What About Other Housing Expenses?

Remember that lenders want to lend you the absolute max that you can afford, but you’re also going to have other things in your housing budget besides the mortgage costs. Be sure you’re estimating the costs of homeowners insurance, homeowners association fees, maintenance costs, and utilities. And don’t forget property taxes! These aren’t exactly hidden costs, but people don’t always realistically estimate them when they’re making their purchase decision.

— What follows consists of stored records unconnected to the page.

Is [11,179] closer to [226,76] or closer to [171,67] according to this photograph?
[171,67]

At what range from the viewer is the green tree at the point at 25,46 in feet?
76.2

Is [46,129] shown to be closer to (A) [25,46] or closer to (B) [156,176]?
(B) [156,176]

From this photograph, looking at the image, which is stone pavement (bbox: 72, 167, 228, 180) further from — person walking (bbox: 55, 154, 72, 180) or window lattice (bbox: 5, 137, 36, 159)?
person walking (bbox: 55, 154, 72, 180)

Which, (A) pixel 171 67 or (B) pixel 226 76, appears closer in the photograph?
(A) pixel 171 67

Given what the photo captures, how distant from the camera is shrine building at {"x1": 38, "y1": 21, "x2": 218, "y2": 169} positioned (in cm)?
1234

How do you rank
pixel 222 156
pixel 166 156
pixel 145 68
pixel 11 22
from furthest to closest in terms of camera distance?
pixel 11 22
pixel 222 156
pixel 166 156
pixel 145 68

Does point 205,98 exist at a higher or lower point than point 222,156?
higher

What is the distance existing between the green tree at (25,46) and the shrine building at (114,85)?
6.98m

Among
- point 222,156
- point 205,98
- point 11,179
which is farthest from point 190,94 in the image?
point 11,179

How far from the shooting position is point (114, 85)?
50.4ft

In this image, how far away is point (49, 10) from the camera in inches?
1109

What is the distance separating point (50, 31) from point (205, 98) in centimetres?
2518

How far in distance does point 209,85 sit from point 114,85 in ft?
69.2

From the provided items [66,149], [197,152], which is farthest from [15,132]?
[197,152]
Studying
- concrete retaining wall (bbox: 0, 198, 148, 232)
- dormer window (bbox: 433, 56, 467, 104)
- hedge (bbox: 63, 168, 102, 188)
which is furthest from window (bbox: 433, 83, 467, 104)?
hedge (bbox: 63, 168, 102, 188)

How Much for Your Down Payment?

Put at least 20% down on your home purchase, and you’ll avoid the extra costs of PMI (private mortgage insurance.) Plus, you just want to put down as much money is possible so you pay less in interest in the long run, which really adds up. Remember, you have to pay closing costs, too, so make sure you estimate this in your house budget.

The Line Items

No one wants to end up in a situation where you’re totally in over your head financially or house-poor. Let’s review: your goal is to spend no more than 25% of your gross income for your housing budget, slightly more including your other existing debt. It needs to include your mortgage, plus additional expenses like taxes, maintenance, utilities, and insurance. Plan for paying as much as possible for the down payment to reduce your overall interest costs. Voila! You’ve created your first home budget!